Первое, что увидела Рут, была полосатая пластиковая лента, натянутая поперек ведущего к «Спекулянту» трапа. На ней светилось отпечатанное через равные промежутки красными флуоресцентными буквами слово «Полиция».

Баржа глубоко осела в воду и сильно накренилась. Неподалеку стоял катер пожарной службы. Какие-то люди возились с помпами и шлангами.

Позвонивший ей полицейский сказал, что баржу затопило, но не сказал, насколько серьезно. До последнего момента Рут надеялась, что ничего страшного не случилось. Баржу затапливало и раньше. Например, если бы протекли все четыре тысячелитровых бака, то растекшиеся четыре кубические тонны воды поднялись бы над полом на три сантиметра.
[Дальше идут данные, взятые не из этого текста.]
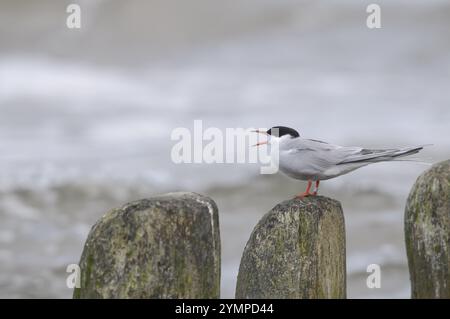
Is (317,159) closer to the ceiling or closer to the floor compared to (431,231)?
closer to the ceiling

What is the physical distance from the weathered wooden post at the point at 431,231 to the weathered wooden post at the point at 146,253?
50.7 inches

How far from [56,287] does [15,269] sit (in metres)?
1.41

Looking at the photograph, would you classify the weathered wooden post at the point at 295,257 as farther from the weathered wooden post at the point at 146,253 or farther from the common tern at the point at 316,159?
the common tern at the point at 316,159

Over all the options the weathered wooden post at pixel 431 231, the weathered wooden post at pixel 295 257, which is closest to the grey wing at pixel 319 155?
the weathered wooden post at pixel 295 257

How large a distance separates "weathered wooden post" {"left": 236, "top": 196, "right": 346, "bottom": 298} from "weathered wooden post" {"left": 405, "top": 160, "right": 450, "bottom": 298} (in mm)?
495

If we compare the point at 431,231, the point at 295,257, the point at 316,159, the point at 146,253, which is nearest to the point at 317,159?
the point at 316,159

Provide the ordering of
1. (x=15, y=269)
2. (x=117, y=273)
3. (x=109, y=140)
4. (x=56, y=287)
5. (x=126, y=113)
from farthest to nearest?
(x=126, y=113) < (x=109, y=140) < (x=15, y=269) < (x=56, y=287) < (x=117, y=273)

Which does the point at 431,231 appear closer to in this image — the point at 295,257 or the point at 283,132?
the point at 295,257

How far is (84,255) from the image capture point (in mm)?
5246

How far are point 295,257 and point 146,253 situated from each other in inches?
38.8

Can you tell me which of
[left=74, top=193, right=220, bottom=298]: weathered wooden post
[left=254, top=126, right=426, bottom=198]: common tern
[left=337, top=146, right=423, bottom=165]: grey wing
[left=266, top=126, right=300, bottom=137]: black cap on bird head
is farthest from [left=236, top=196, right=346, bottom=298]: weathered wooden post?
[left=266, top=126, right=300, bottom=137]: black cap on bird head

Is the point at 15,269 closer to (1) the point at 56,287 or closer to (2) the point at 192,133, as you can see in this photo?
(1) the point at 56,287

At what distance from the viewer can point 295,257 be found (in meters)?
5.67
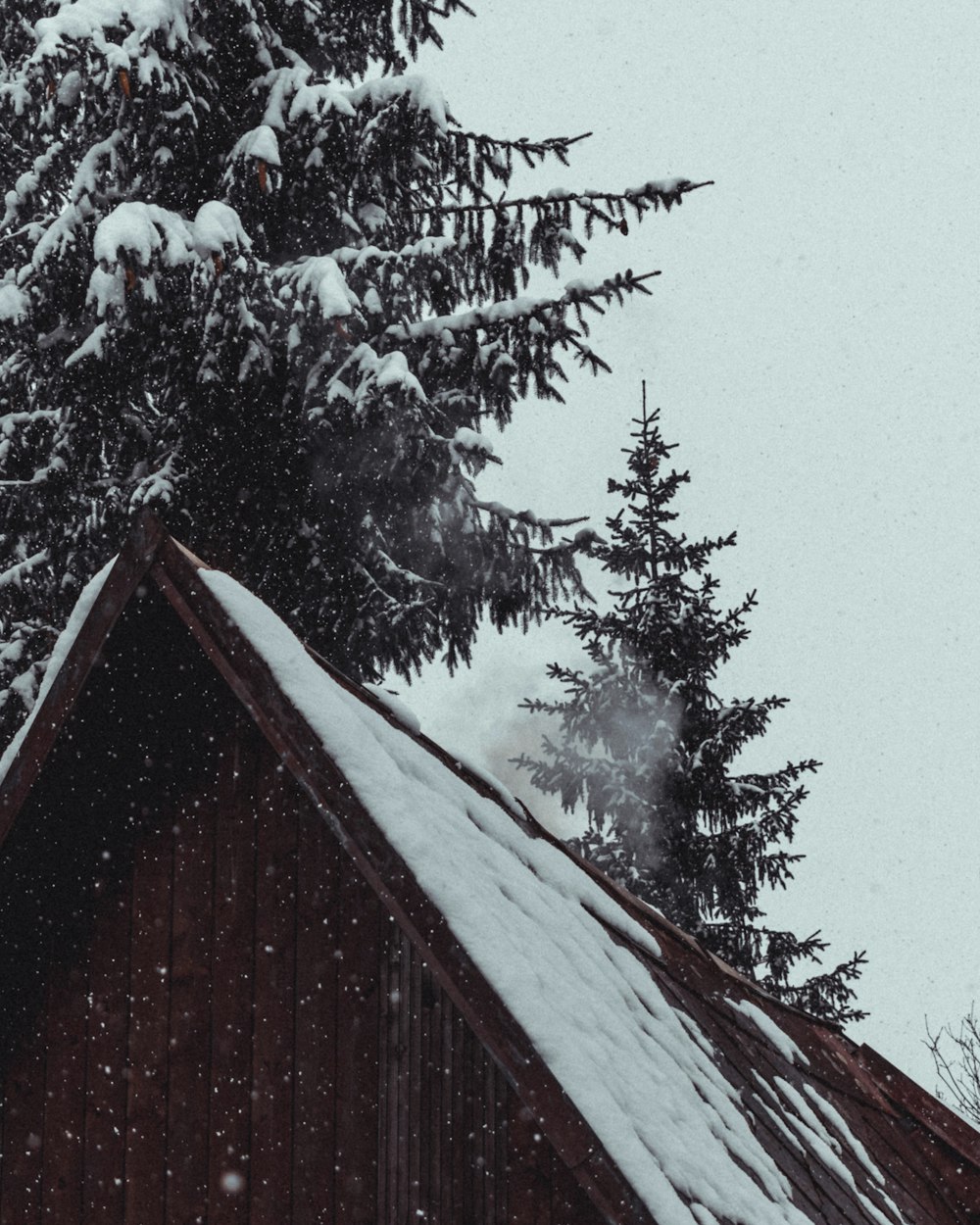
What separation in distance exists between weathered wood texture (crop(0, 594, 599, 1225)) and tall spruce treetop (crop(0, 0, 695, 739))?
6.55 m

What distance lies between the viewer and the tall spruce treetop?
11148mm

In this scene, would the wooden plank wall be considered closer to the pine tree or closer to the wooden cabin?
the wooden cabin

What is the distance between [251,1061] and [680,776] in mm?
15972

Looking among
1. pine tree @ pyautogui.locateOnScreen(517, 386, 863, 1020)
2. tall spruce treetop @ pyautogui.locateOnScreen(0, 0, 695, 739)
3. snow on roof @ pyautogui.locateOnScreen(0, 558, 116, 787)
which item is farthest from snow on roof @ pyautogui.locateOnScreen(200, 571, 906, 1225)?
pine tree @ pyautogui.locateOnScreen(517, 386, 863, 1020)

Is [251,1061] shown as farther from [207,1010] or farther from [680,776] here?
[680,776]

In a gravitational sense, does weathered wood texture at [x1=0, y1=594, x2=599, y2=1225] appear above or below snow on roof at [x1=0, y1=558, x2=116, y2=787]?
below

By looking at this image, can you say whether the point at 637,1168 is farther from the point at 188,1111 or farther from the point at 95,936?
the point at 95,936

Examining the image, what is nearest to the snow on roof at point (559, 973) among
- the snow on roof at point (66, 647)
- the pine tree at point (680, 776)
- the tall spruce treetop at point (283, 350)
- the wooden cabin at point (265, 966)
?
the wooden cabin at point (265, 966)

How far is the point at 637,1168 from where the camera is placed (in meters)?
3.04

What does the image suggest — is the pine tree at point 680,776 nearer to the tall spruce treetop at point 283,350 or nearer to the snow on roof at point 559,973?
the tall spruce treetop at point 283,350

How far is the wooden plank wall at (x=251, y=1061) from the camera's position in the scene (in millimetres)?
4004

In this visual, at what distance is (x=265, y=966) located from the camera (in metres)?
4.38

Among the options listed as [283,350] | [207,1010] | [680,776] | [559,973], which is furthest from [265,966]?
→ [680,776]

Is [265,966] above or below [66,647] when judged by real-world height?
below
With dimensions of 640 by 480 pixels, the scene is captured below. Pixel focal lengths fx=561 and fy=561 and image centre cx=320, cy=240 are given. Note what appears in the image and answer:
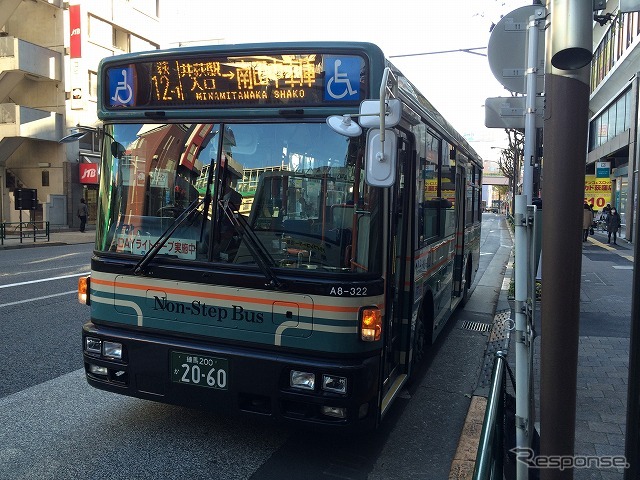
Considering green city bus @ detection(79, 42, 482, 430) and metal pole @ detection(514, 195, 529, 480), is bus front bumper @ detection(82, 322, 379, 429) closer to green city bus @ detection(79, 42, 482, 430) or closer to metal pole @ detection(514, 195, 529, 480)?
green city bus @ detection(79, 42, 482, 430)

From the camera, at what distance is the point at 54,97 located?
A: 103ft

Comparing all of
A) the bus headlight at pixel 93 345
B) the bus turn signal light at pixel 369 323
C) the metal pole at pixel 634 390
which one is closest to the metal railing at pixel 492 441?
the metal pole at pixel 634 390

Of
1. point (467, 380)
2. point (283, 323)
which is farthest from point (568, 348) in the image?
point (467, 380)

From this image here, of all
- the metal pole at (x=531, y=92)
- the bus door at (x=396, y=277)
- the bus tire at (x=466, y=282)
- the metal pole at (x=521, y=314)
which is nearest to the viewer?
the metal pole at (x=521, y=314)

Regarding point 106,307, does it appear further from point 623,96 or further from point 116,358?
point 623,96

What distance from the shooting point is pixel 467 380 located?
6289 mm

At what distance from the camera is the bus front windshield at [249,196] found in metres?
→ 3.83

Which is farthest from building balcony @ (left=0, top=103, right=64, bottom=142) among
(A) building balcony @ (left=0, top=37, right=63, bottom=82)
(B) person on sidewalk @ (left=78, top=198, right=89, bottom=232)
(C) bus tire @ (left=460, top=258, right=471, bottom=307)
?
(C) bus tire @ (left=460, top=258, right=471, bottom=307)

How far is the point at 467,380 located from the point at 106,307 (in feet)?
13.0

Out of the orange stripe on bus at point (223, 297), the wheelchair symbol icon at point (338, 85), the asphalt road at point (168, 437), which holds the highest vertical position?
the wheelchair symbol icon at point (338, 85)

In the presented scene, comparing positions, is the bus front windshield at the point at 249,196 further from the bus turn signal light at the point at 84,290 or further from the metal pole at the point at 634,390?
the metal pole at the point at 634,390

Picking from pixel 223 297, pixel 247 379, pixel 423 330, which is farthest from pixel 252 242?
pixel 423 330

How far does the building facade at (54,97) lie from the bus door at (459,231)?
26664 mm

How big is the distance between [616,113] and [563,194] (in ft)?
102
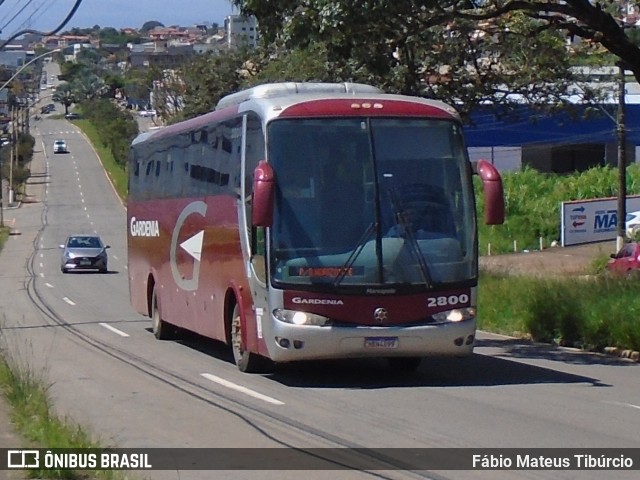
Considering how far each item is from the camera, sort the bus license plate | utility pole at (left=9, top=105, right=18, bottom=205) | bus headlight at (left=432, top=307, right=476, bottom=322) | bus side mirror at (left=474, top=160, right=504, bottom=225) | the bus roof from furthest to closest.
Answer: utility pole at (left=9, top=105, right=18, bottom=205), the bus roof, bus headlight at (left=432, top=307, right=476, bottom=322), the bus license plate, bus side mirror at (left=474, top=160, right=504, bottom=225)

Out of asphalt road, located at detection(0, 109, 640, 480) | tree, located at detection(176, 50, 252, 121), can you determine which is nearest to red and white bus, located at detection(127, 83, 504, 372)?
asphalt road, located at detection(0, 109, 640, 480)

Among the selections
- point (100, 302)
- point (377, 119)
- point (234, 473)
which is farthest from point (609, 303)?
point (100, 302)

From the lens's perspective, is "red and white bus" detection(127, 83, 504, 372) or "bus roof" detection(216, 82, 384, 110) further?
"bus roof" detection(216, 82, 384, 110)

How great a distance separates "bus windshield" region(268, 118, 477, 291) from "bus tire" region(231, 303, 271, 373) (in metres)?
1.83

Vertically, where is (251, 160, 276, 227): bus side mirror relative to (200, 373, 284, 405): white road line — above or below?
above

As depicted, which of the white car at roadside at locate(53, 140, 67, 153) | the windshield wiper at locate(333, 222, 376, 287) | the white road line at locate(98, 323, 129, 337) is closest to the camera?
the windshield wiper at locate(333, 222, 376, 287)

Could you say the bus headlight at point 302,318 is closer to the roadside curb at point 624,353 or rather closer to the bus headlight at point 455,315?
the bus headlight at point 455,315

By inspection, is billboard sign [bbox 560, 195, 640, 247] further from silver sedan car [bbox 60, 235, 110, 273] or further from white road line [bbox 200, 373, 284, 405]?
white road line [bbox 200, 373, 284, 405]

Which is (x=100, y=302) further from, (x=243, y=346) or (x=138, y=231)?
(x=243, y=346)

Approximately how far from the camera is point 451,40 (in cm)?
2412

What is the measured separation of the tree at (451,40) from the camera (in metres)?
16.7

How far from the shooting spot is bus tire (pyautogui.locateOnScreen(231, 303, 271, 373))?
15.1m

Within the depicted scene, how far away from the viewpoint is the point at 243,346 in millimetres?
15008

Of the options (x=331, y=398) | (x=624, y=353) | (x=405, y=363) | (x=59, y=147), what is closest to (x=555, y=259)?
(x=624, y=353)
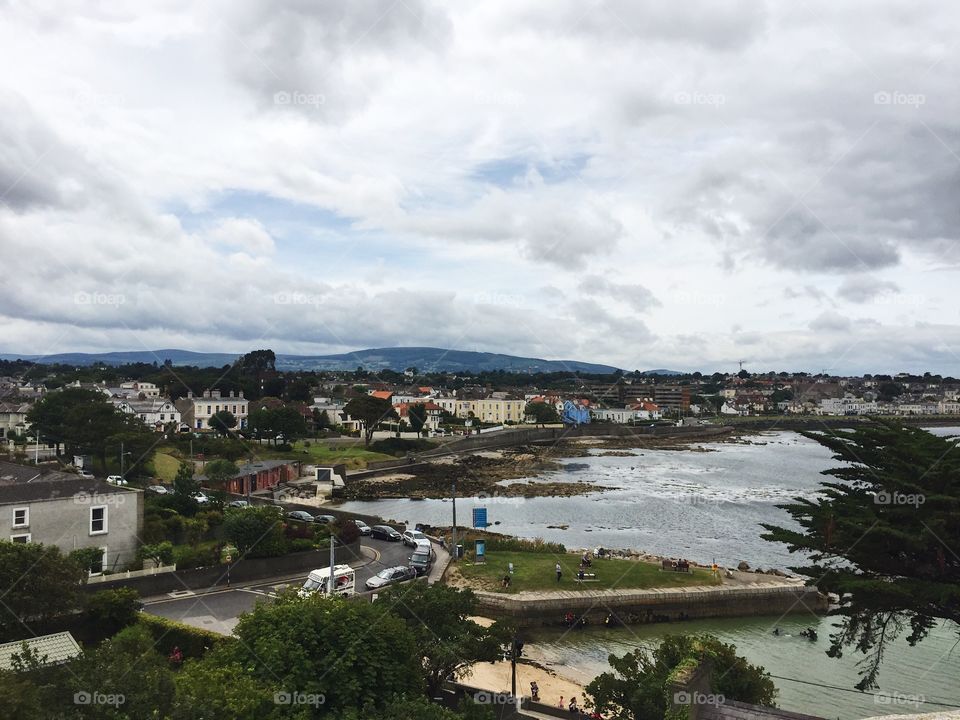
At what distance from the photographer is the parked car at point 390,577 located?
24.4m

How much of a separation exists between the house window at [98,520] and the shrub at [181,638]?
657 cm

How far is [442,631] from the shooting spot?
50.8 feet

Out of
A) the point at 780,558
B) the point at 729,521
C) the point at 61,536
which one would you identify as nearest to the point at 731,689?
the point at 61,536

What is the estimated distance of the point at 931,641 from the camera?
88.8ft

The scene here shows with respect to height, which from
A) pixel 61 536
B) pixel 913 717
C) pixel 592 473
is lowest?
pixel 592 473

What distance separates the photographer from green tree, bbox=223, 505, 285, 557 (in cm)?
2498

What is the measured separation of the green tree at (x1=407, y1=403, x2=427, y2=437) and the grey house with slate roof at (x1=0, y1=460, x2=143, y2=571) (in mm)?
70927

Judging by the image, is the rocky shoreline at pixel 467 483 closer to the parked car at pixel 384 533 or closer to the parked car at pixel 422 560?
the parked car at pixel 384 533

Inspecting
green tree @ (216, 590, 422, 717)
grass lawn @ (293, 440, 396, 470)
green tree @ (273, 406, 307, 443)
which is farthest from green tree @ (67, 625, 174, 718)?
green tree @ (273, 406, 307, 443)

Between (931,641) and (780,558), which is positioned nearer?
(931,641)

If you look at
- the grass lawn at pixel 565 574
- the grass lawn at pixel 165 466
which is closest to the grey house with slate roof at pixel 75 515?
the grass lawn at pixel 565 574

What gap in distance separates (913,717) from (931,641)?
968 inches

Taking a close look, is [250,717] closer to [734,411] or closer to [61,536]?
[61,536]

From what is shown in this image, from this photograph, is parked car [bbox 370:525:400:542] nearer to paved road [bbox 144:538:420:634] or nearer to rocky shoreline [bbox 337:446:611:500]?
paved road [bbox 144:538:420:634]
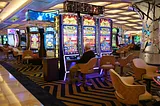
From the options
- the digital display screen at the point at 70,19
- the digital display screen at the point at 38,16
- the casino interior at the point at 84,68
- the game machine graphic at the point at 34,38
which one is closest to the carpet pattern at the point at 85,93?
the casino interior at the point at 84,68

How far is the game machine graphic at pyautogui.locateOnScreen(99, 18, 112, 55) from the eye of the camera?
21.3 ft

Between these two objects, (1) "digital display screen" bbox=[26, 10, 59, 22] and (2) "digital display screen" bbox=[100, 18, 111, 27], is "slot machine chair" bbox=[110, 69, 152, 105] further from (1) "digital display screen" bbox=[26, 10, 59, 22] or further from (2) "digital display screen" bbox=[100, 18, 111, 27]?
(1) "digital display screen" bbox=[26, 10, 59, 22]

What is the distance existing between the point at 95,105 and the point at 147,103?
40.8 inches

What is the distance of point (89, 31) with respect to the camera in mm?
6238

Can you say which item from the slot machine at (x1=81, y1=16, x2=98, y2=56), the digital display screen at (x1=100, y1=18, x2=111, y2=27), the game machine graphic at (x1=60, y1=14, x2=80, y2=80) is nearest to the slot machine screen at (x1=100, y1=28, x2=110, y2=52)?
the digital display screen at (x1=100, y1=18, x2=111, y2=27)

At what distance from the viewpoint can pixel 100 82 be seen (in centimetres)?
548

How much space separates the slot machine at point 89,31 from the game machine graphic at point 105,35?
25 centimetres

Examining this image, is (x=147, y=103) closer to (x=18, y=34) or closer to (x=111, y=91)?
(x=111, y=91)

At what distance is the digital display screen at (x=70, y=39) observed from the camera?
568cm

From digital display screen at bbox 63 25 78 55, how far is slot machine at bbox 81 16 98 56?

Физика не была ее сильным местом, но примерно такой результат дали произведенные в уме расчеты. Баржа просто не могла затонуть, потому что общий вес воды оставался бы одним и тем же. Конечно, внутри было бы мокро и сыро, но по крайней мере иметь дело с чистой водой из баков не так неприятно, как с грязной забортной.

Однако то, что рассказал полицейский, и то, что теперь предстало перед ней воочию, складывалось в совершенно иную и куда менее оптимистичную картину.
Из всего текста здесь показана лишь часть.